Friends, this is instructional for praying this type of prayer:

The prayer of faith, also known as a petition prayer, is the prayer that most people think of when they use the term "prayer." Petition prayer is between you and God. It is you asking God for a particular outcome, for something or someone.

The key verse for the prayer of faith is Mark 11:24, in which Jesus says, "Therefore I say to you, whatever things you ask when you pray, believe that you receive them, and you will have them."

The rule to consider here is when you pray, not after you pray, not when you feel something, not when you see something. When you pray (the moment that you pray) you must believe that you receive what you asked for.

Hebrews 11:1 says, "Now faith is the substance of things hoped for, the evidence of things not seen." Your faith is substance, it is something real, something tangible. It is evidence of things you cannot see.

Notice that Mark 11:24 does not say when you will actually see the result of your prayer. It does not tell you how long it will take for that prayer result to appear, and this is where many Christians get hung up.

God lives in one eternal now. There is no past or present for Him. But we are temporal beings who live in the context of time.

When you pray in faith, God immediately gives you what you prayed for—in the spirit realm. But in the natural world, due to a number of factors, it may take time for the answer to manifest itself.
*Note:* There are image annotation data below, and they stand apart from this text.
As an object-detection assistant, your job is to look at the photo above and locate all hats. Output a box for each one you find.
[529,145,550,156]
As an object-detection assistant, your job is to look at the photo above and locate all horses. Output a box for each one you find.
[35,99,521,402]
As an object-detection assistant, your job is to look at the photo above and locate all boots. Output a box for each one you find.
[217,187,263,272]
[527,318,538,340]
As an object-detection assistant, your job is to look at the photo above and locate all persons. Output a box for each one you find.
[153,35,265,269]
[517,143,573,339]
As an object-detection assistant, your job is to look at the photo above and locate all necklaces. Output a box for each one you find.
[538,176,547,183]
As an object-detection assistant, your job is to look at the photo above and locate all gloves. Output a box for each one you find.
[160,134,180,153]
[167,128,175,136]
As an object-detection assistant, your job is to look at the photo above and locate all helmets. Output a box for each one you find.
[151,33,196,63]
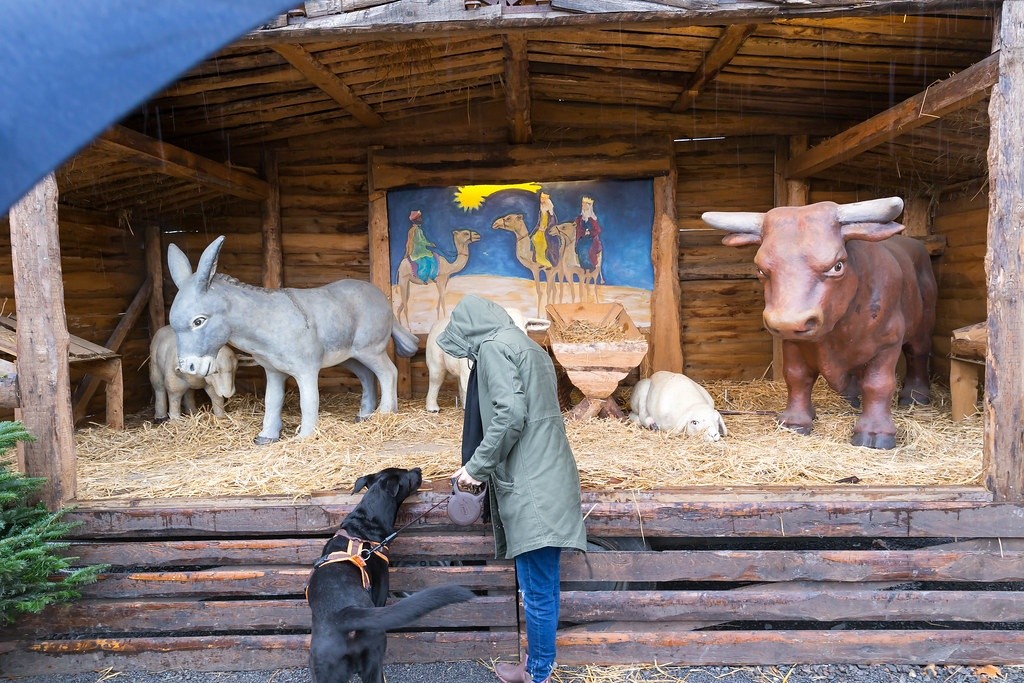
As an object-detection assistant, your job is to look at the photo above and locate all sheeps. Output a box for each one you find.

God answers prayers, and He will answer your specific prayer in line with His Word, but it is your faith that brings that answer out of the spiritual world and into the physical world. How many times in Scripture does Jesus say to someone, "According to your faith"?

He referred to peoples' faith constantly, and even though it was His power that healed them, He always credited their faith with being the catalyst. In fact, when Jesus went to His hometown, we are told that "He did not do many mighty works there because of their unbelief" (Matt. 13:58).

Did Jesus suddenly lose His power on that visit to Nazareth? No!

His power never changed. What changed? It was the people's level of faith mixed with His power.

There is a simple spiritual explanation for this. God will not do something against your will. God cannot violate free will. If you don't have faith to do something, He won't arbitrarily override your lack of faith.